1. Know whether you have re-opening rights and when to time your request.
Only injured workers who received a permanent partial disability award, or who were off work due to the work injury or occupational disease have lifetime reopening rights. The law makes it more difficult to re-open a claim within a year of the date a claim with lifetime reopening rights was closed. However, if you weren't off work or didn't receive a PPD award, you may only re-open within a year of the date your claim was closed. If less than $300 in medical costs were paid before your claim was closed, you cannot re-open your claim. NRS 616C.390.
2. Attach a convincing medical report to your written request to re-open your claim.
The industrial insurer will not pay for you to get this medical report. You must either pay cash or use your health insurance to get a medical report to attach to your re-opening request. Also, be sure to include your old claim number.
3. The medical report must say that your work condition has worsened and that you need more treatment.
If the report only says that you have increased pain and that the doctor wants an MRI to see whether your injury has worsened, your re-opening request will be denied. You may have to pay for an MRI for your doctor to be able to say that your injury has worsened and to recommend specific treatment. Give your doctor a copy of your PPD rating report or your old medical records so that your doctor can discuss how your injury has worsened.

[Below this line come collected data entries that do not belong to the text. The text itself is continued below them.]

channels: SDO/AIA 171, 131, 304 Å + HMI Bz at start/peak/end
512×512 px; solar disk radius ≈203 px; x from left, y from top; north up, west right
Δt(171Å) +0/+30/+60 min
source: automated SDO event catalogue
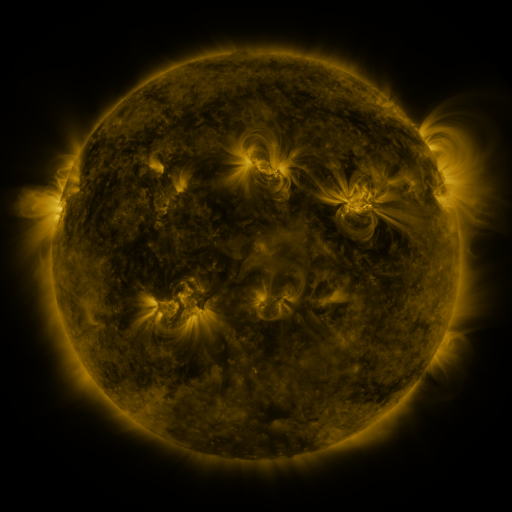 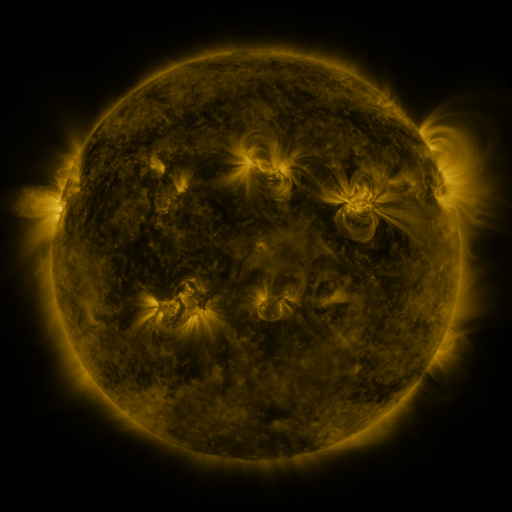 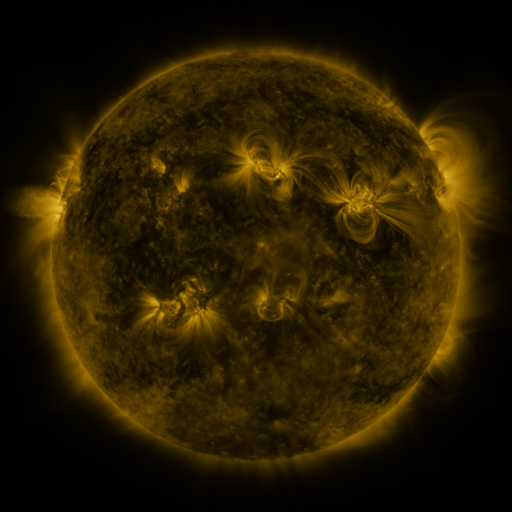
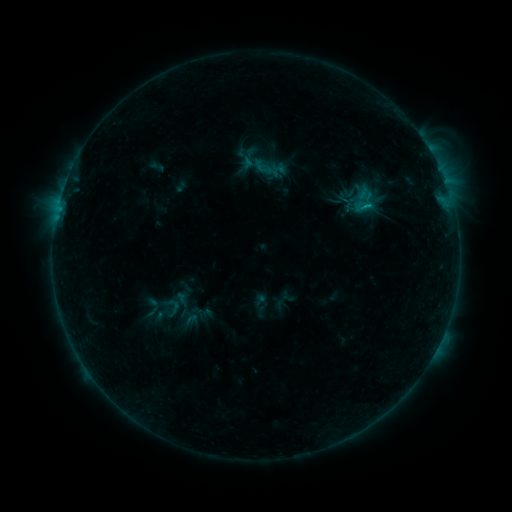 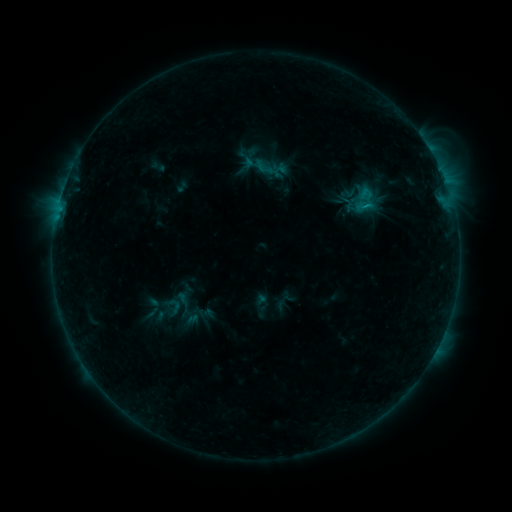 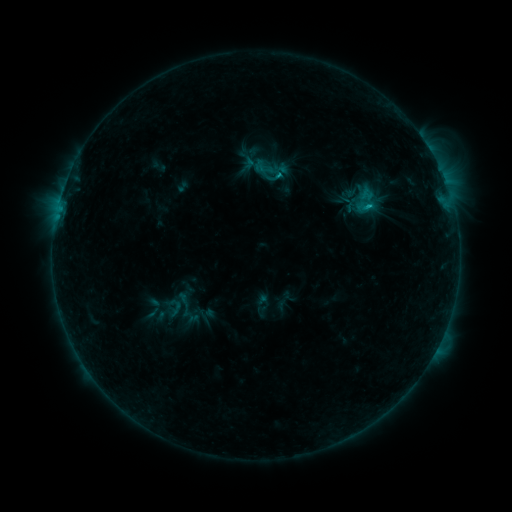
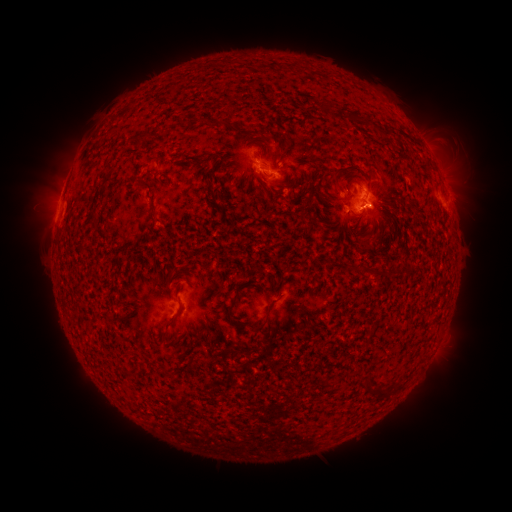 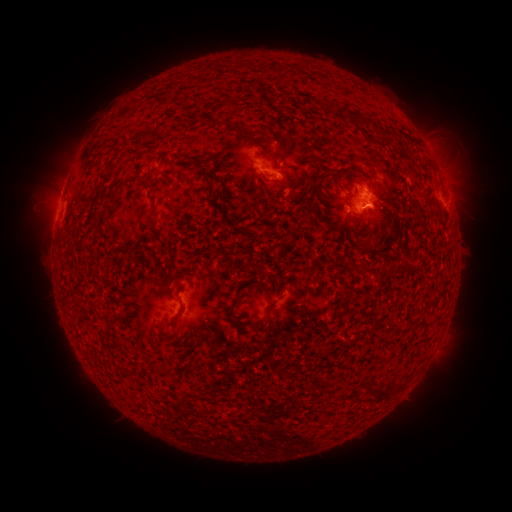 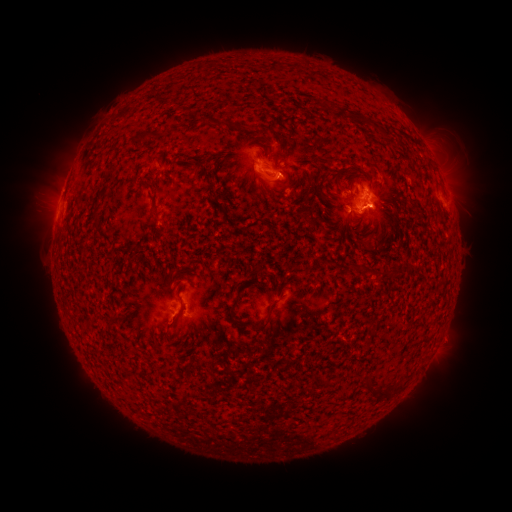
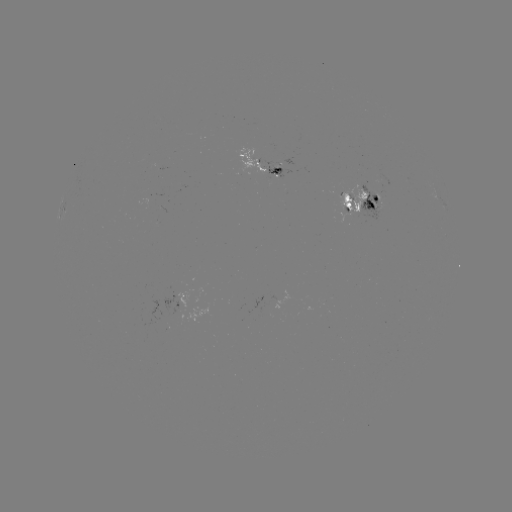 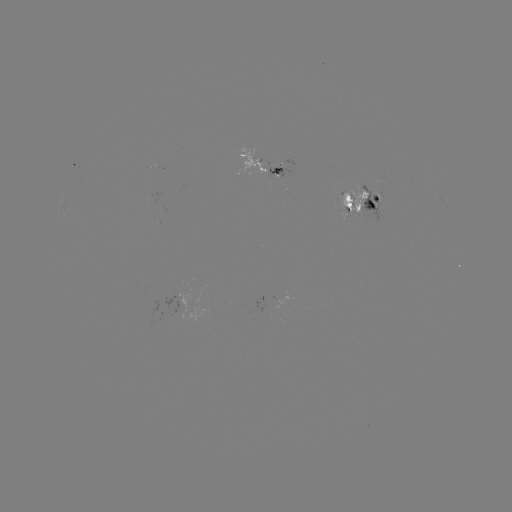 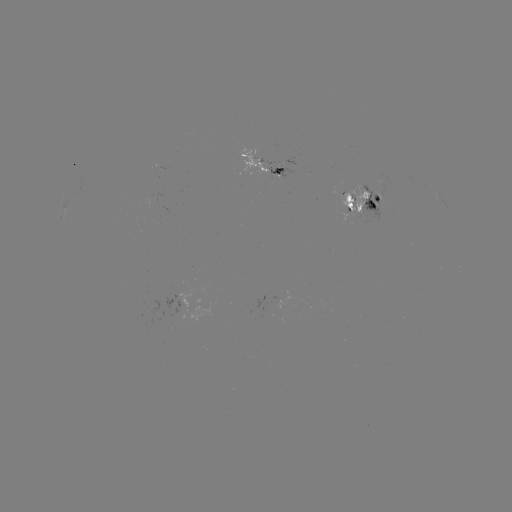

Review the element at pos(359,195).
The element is emerging-flux region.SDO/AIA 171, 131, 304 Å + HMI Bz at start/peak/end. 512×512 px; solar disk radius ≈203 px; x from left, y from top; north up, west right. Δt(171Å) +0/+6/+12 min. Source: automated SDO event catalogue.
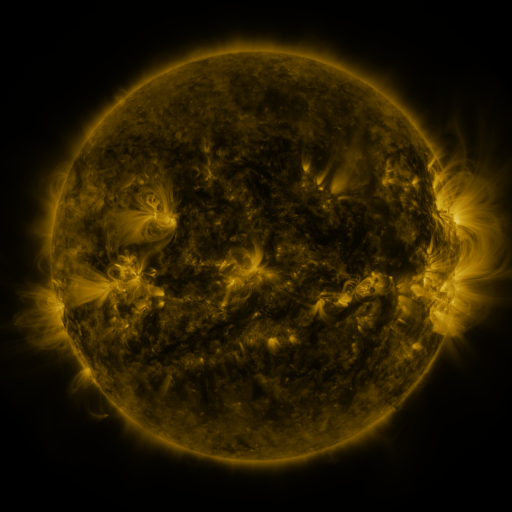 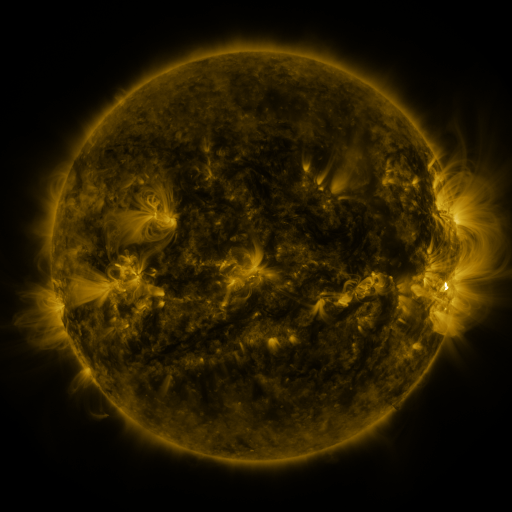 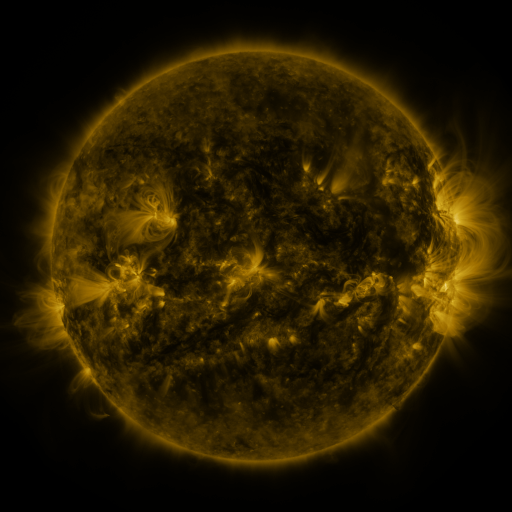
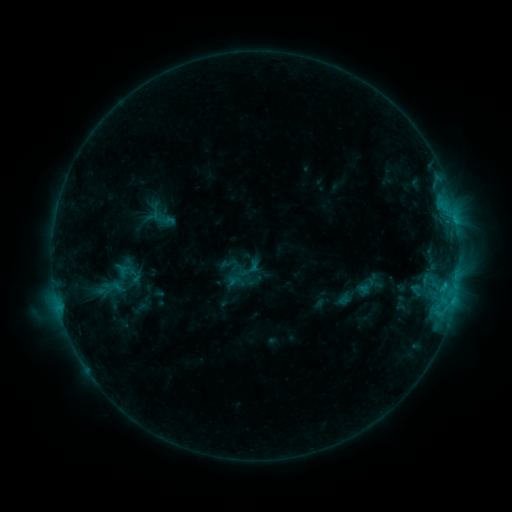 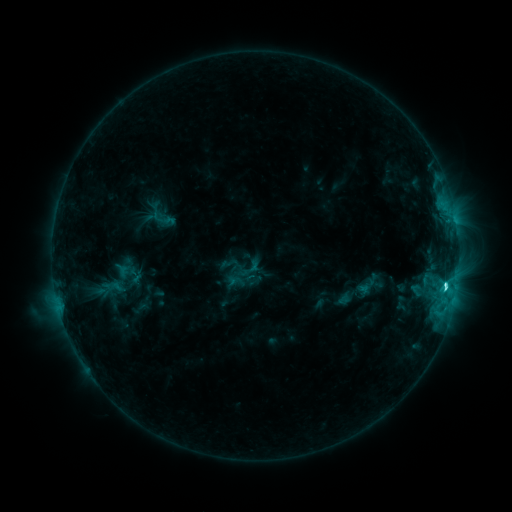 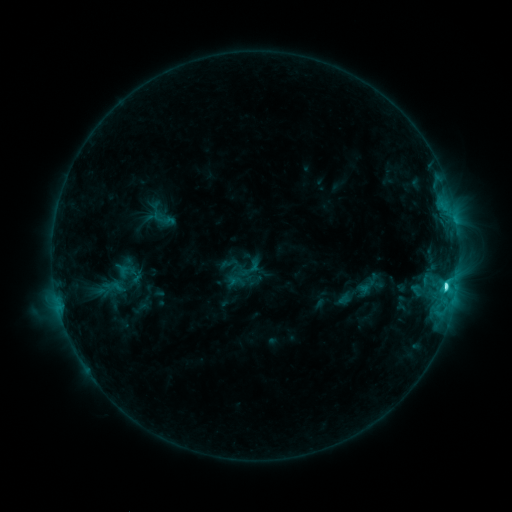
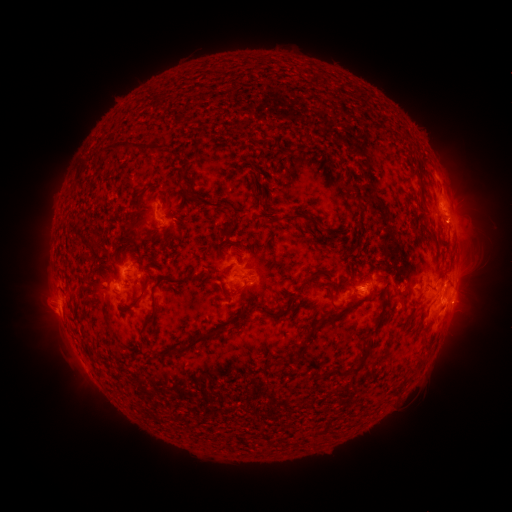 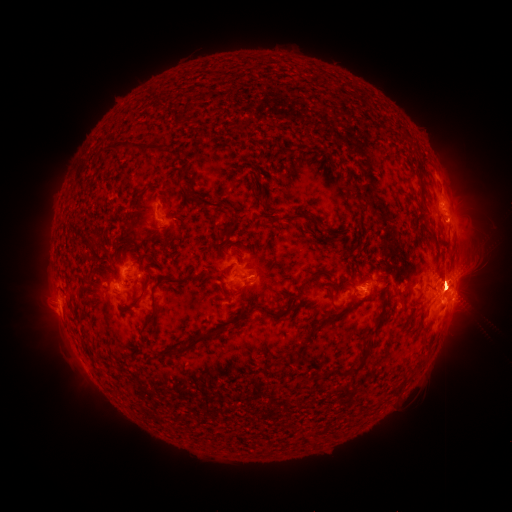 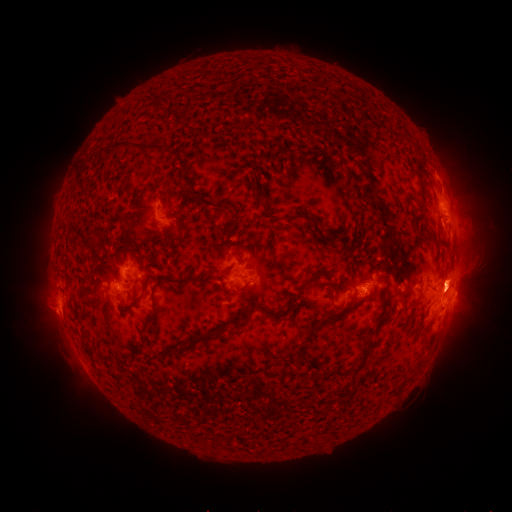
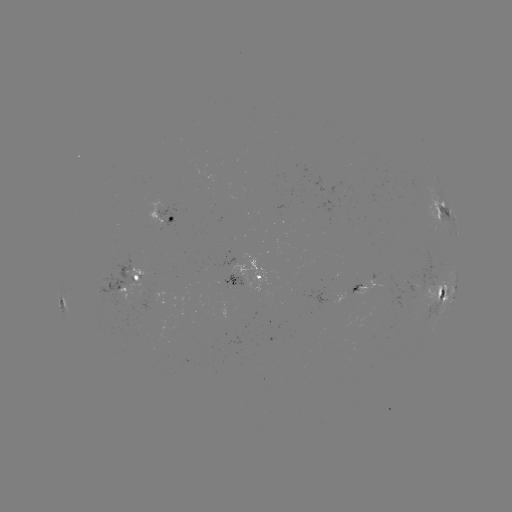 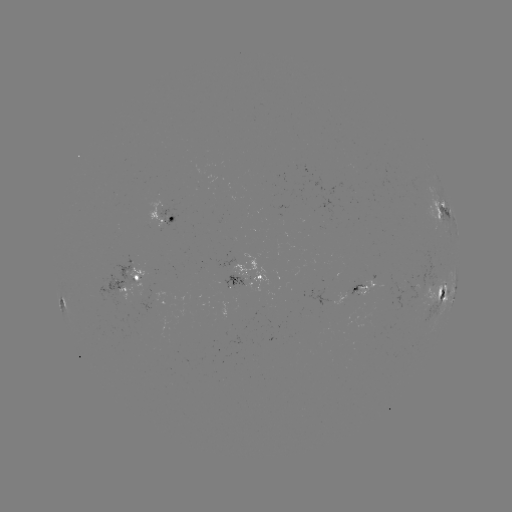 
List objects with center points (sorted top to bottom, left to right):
C8.6 flare: (445, 283)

4. Don't attempt re-opening your claim until you have what is necessary.
If your re-opening request is denied, and you don't win on appeal, you can't request re-opening again for a year. Keep in mind that the insurer won't re-open for you to get more pain pills or a few more sessions of physical therapy. Nor will the insurer re-open your claim for you to get treatment for a part of your body that wasn't ever accepted on the claim.
5. It takes time to reopen your claim.
The insurer has 30 days to respond to your letter requesting re-opening. If the doctor's report you attached is recommending surgery, don't expect the insurer to automatically authorize surgery. The insurer may want another medical opinion after another exam, or may send the request to a reviewing doctor. The insurer will also require that your treat with a surgeon on their provider list. If you go ahead with medical treatment using your health insurance, the industrial insurer won't be obligated to reimburse you for any co-pays or deductibles you incurred unless the surgery was a true emergency. You will also be required to submit off work or restricted work slips to obtain compensation benefits, and the insurer won't pay benefits before the date of your re-opening request.